----- Excerpt -----
CONSTITUTION AND BYLAWS FOR THE SPRINGFIELD MISSOURI DOG TRAINING CLUB, INC.

Name and Objective
Membership
Meetings and Voting
Directors and Officers
Club Year, Annual Meeting, Elections
Committees
Discipline
Dissolution
Amendments
Order of Business
Miscellaneous

CONSTITUTION

Article 1.

NAME AND OBJECTIVE

 

Section 1.

The name of the club is to be the SPRINGFIELD, MISSOURI DOG TRAINING CLUB, INC.

 

Section 2.

The objects of the Club shall be:

(a) To further the advancement of all breeds of purebred dogs.

(b) To conduct obedience classes, obedience trials, and other performance events and sanctioned matches under the rules of the American Kennel Club.

(c) To devote all profits accruing to the Club to the above purposes or to make specified bequests to such charitable or civic organizations as shall be approved by a majority vote of those in attendance and voting at the club meeting, and under no circumstances to pay a salary, fee, commission or dividend to any member for duties performed in accomplishing the above objects.

 

Section 3.

The members of the Club shall adopt and may from time to time revise such bylaws as may be required to carry out these objects.
----- Data segment -----
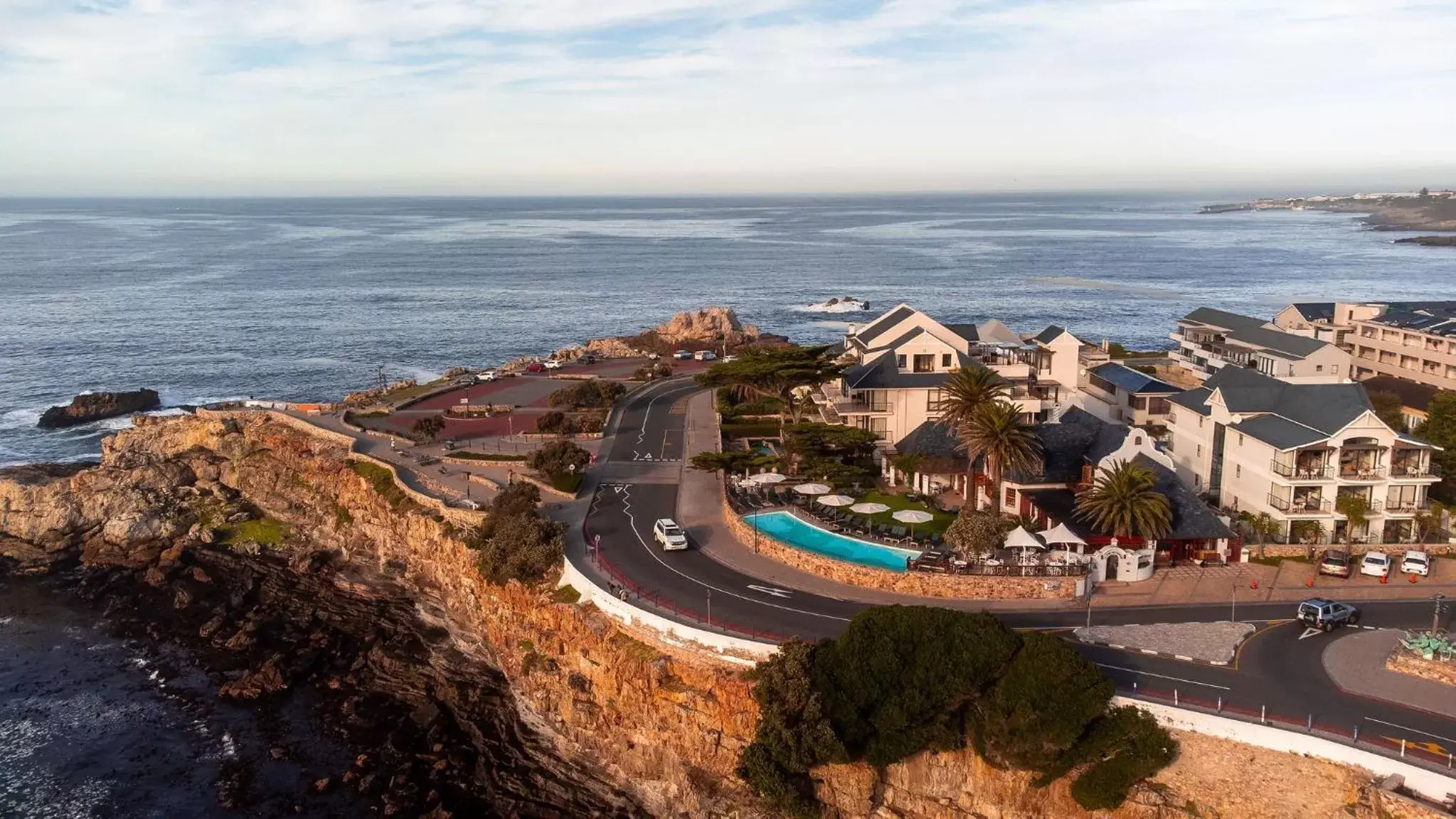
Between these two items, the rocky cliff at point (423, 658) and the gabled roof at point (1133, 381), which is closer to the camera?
-----
To do:
1) Under whose rules does the dog training club constitution say the club's obedience classes, trials and matches are to be held?
2) Write the next part of the dog training club constitution, picking up after its last section.

Answers by task:
1) The American Kennel Club.

2)
BYLAWS

Article I

MEMBERSHIP

 

Section 1. Eligibility

There shall be four types of membership open to all persons who are in good standing with The American Kennel Club, and who subscribe to the purpose of this Club:

 

  (a) Regular membership for persons 18 years of age and older.

  (b) Junior membership for persons under 18 years of age. Persons under 18 years of age may not vote, and may not be eligible to hold office of any kind.

  (c) Family membership is for members residing in the same household.

  (d) Life time membership to SMDTC.  It is non-refundable and nontransferable.   The cost is $300.  (6/98)

 

Section 2. Dues

The amount of dues for all categories will be established by a 2/3 majority vote at a regular Club meeting after the proposed change was published in the Newsletter two times. Annual dues are due by April 1st. Individuals submitting the applications for membership after January 1st will have dues paid through the next fiscal year.

 

Any member whose dues are not paid for the current year may not vote. During the month of February the Membership Chair shall cause each member to be notified of dues for the coming year.

 

Section 3. Election to membership  

Each applicant for membership shall apply on a form as approved by the Board of Directors and which shall provide that the applicant agrees to abide by these Constitution and Bylaws and the rules of The American Kennel Club. The application shall state the name, address, and occupation of the applicant and it shall carry the endorsement of two Club members. Dues

payment shall accompany the application.

 

All applications are to be filed with the Membership Chairperson and each application is to be read at the first meeting of the Club following its receipt. At the next Club meeting the applications will be voted upon and affirmative votes of 3/4 of the members present and voting shall be required to elect the applicant.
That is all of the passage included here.